Description: https://encrypted-tbn1.gstatic.com/images?q=tbn:ANd9GcTwc1WKqNejmLqy17qZSB1kD3CH-BTXus2XmHwHb2-n-XeVkqp60g

 

            Perhaps St. John, the theologian of the incarnation wants us to see how God breathed life into the first Adam in the midst of the old creation that had become doomed by the sin and death and corruption that had entered the first creation through the sin of man. But the second Adam entered into that first creation. He took upon himself a body and became a part of that weakened doomed creation. He entered into its weakness and remained faithful unto that weakness unto the point of death, even death on a cross. That was the message of the cross.
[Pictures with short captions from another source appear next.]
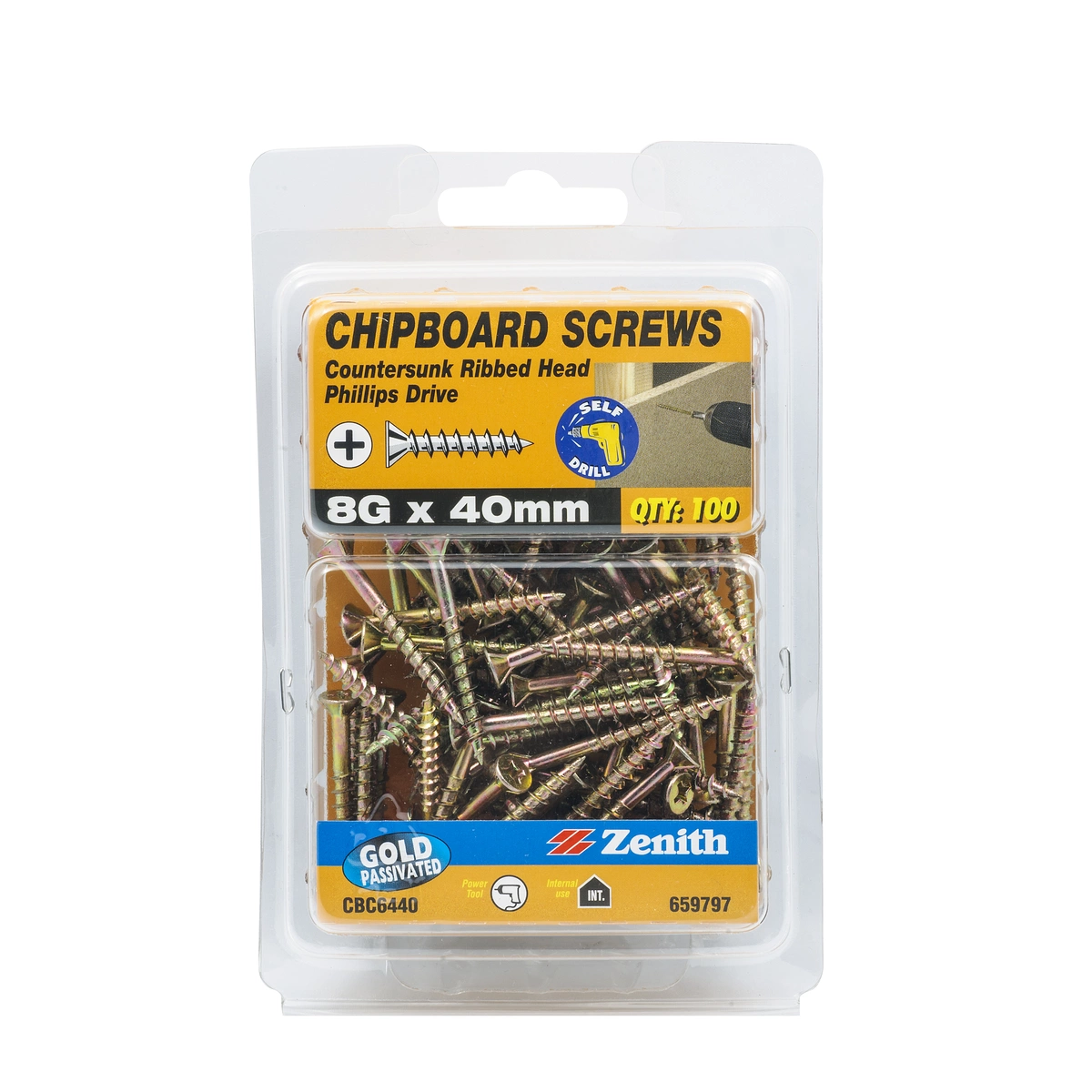 ZENITH® 8G x 40mm Gold Passivated Chipboard Screws (Phillips Drive) – 100 Pack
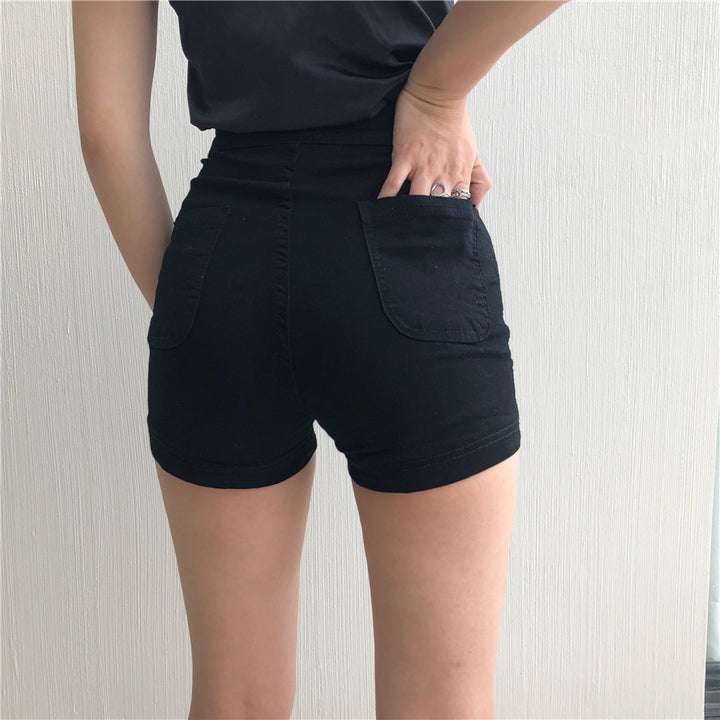 LUV Black High-Waist Shorts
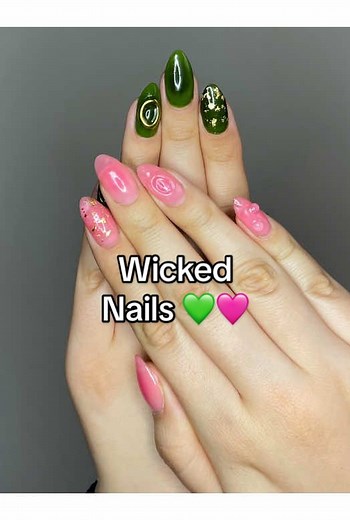 Wicked Musical Tutorial: Elphaba & Glinda Nail Art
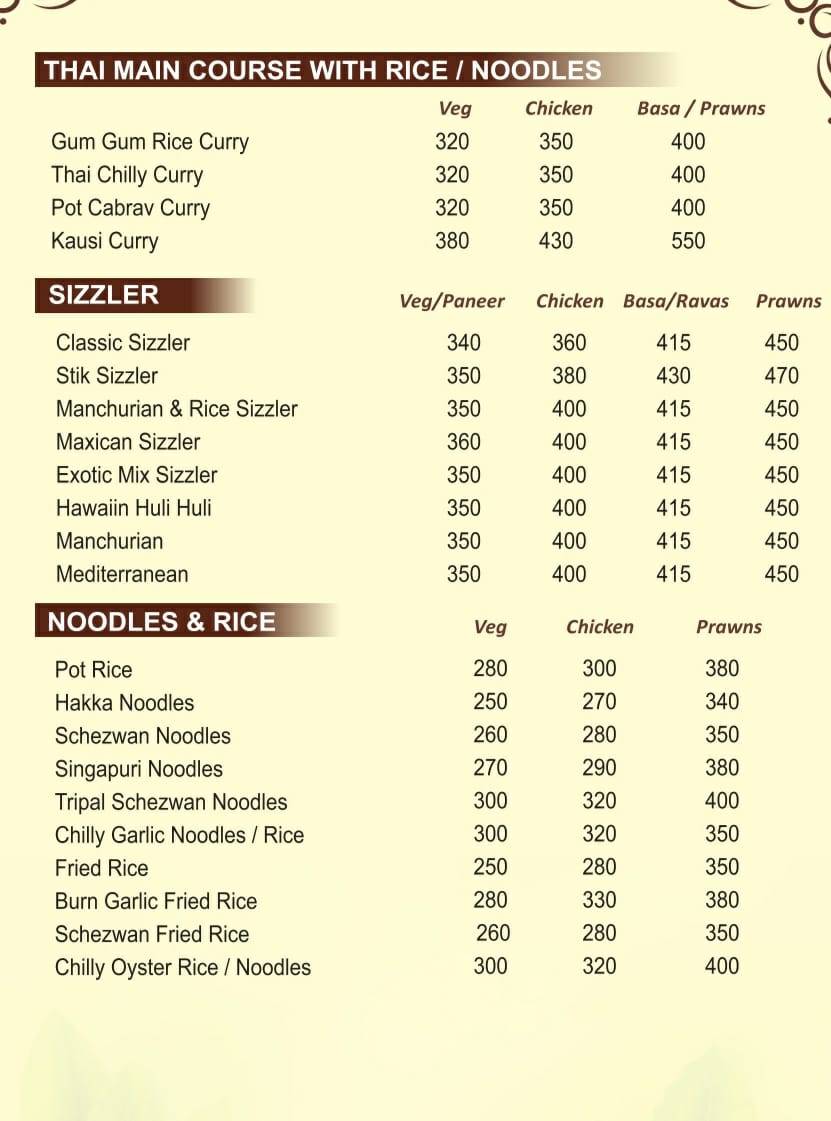 GREENFIELD FAMILY RESTOBAR menu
This second Adam had entered fully into the original creation and he had wrapped himself up in that old creation, in that old humanity, into that doomed corrupted creation. He had assumed the old creation and the old humanity into his being. He was that old creation and that old humanity who died on Good Friday and in his death that old creation and that old humanity passed away, at least it passed away in him to be fully revealed at a later time.
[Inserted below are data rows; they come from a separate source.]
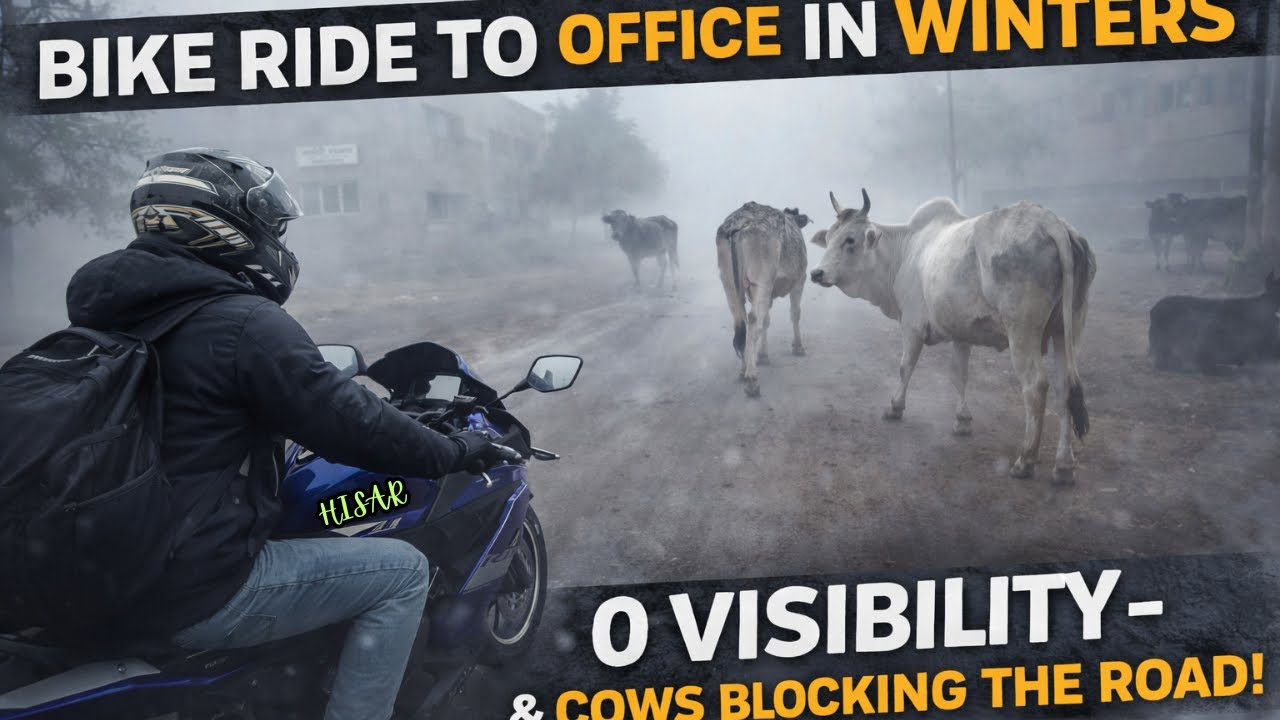 0 Visibility Winter Bike Ride to Office 🚨 🏍️ Fog & Cows 🐄on Road 😥 Hisar 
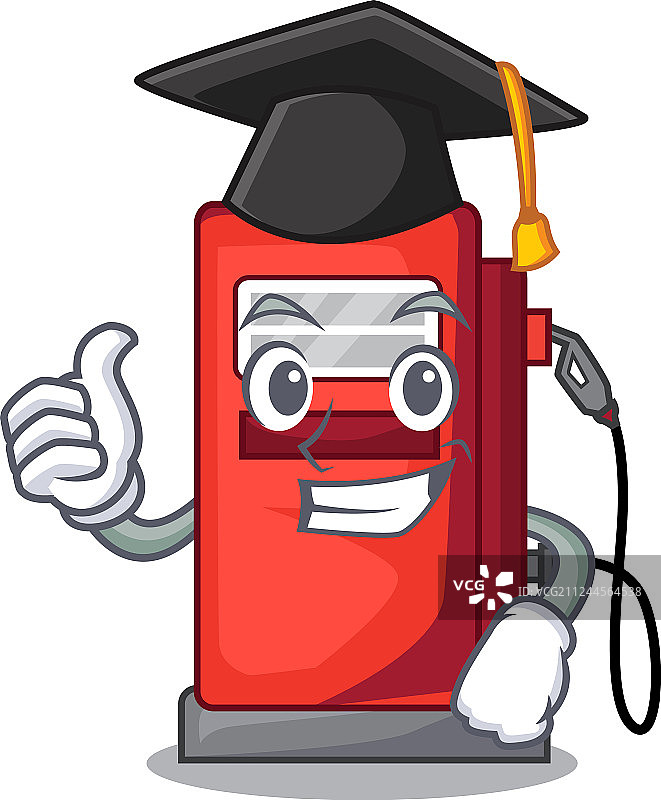毕业主题的汽油泵吉祥物图片素材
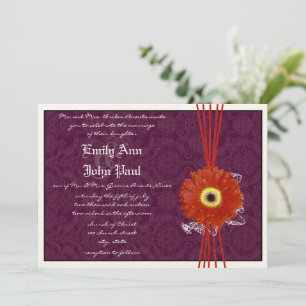 Damask Orange Lila Gerber Daisy Bröllopsinbjudan t Inbjudningar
            The second Adam has now risen from the dead. He is living with the life of a new creation that has overcome the former things. He has overcome sin and he has overcome death. In the words of an Eastern Orthodox liturgy, “He is risen. He has trampled death by death.” He is the second Adam now standing in their midst with a life that had overcome sin, and hell, and death. The first Adam had received the breath of life from God. The second Adam now breathes life and the Spirit upon the disciples. This is the life of the new creation.

            This is where we begin to understand how it is that Christ meets us in the words of the Apostles and of Holy Scripture, in the Church, and in his ordained means of Baptism and the Supper. We are not merely hearing a message with words which somehow we intellectually believe. We are encountering the energy of life breathed upon the Apostles, upon the Church, and into the ordained rituals given to the people of God. The second Adam is resurrected life and breathes the life of the Spirit upon His apostles and commissions them to carry not only words, but life to those to whom he sends them. An entire creation is to be breathed into being through the Apostles. There will be words that enable people to believe what they do not see. There will be a church that will be able to be described as the living body of Christ. There will be water that cleanses and sanctifies as we are baptized into Christ. There will be a cup of salvation that we drink and there will be the bread of Christ, the manna from heaven, our daily bread that sustains us because in all of this Christ has breathed upon the disciples and sent them forth that through them the new life of a new creation would be breathed upon the world.